■ Directions
Reproduce the records word for word, starting with the line that contains "Within the set" and continuing through the end of the records. Output only those lines.

■ Available records
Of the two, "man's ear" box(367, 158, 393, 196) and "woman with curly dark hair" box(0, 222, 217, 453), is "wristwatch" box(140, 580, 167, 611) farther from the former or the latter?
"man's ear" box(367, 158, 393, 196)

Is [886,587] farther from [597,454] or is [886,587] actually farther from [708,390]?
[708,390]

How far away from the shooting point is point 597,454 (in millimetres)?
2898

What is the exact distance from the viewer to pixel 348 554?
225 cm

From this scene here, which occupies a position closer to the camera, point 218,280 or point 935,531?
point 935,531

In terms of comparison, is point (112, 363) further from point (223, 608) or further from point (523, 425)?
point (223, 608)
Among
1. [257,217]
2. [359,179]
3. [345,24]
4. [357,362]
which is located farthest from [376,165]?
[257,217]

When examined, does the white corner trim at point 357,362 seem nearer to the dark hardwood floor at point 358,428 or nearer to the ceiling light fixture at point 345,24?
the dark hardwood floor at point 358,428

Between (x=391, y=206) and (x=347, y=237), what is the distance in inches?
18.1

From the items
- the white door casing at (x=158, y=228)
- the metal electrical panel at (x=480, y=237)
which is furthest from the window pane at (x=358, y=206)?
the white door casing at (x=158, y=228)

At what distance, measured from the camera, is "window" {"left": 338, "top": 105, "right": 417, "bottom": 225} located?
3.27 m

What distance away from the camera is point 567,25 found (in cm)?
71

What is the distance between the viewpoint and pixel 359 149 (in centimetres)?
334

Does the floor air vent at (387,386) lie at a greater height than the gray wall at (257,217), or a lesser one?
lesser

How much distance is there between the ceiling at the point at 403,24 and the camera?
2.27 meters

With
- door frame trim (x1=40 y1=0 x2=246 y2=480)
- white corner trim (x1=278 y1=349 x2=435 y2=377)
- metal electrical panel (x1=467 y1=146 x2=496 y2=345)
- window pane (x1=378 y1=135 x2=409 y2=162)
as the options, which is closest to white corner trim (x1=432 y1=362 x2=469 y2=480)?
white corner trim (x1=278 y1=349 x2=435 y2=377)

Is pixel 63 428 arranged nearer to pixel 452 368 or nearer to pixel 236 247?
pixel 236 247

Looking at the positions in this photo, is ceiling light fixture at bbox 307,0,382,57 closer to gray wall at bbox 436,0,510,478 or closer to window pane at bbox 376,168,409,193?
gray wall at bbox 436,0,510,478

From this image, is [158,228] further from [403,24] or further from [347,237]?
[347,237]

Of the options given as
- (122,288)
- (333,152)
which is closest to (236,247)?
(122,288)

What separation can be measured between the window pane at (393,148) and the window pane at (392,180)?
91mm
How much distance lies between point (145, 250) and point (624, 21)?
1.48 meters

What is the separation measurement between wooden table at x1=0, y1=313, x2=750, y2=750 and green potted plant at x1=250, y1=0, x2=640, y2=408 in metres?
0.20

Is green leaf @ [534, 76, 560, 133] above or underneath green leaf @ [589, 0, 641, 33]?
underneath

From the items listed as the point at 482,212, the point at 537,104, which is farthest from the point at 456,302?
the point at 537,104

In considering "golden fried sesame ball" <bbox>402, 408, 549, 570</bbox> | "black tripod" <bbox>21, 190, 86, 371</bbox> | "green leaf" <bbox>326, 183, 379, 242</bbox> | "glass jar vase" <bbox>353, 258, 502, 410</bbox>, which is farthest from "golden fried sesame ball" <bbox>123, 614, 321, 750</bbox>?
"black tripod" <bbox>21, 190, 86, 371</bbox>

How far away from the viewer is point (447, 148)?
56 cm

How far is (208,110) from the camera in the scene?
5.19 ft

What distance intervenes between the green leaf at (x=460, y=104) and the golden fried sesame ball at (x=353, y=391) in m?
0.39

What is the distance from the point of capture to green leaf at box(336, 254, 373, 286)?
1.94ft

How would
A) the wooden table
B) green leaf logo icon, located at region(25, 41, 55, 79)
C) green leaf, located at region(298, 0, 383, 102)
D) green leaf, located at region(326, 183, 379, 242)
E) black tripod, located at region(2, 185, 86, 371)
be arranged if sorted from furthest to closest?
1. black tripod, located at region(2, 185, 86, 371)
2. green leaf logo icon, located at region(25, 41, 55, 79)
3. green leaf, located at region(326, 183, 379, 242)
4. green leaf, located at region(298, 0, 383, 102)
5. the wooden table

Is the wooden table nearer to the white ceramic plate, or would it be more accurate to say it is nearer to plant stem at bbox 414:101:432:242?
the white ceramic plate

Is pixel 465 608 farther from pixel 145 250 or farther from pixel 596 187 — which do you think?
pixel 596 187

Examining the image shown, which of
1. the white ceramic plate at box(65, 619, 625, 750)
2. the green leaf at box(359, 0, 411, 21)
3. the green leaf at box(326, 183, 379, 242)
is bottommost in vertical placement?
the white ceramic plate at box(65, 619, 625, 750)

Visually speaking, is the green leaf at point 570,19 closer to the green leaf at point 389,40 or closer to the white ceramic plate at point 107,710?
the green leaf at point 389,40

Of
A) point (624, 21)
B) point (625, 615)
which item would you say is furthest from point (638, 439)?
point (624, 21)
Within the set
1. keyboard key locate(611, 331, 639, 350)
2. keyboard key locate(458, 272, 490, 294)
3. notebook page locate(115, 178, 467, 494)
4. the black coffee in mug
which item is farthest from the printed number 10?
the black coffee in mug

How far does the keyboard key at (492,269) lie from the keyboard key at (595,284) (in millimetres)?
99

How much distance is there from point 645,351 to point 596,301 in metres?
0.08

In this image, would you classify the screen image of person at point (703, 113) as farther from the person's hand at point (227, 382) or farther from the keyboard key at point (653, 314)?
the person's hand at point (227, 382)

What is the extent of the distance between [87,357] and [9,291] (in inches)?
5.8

■ Solution below
Within the set
1. keyboard key locate(611, 331, 639, 350)
2. keyboard key locate(458, 272, 490, 294)
3. notebook page locate(115, 178, 467, 494)
4. the black coffee in mug
which item is farthest from the printed number 10?
the black coffee in mug

How far does the keyboard key at (492,269) lie from the keyboard key at (595,284) (in millimetres)?
99

How much distance is there from point 645,351 to point 596,301 in metres?
0.08

In this image, would you classify the screen image of person at point (703, 113) as farther from the person's hand at point (227, 382) or farther from the keyboard key at point (653, 314)?
the person's hand at point (227, 382)

What is the extent of the distance between [87,357] and [9,291] (in inches)?
5.8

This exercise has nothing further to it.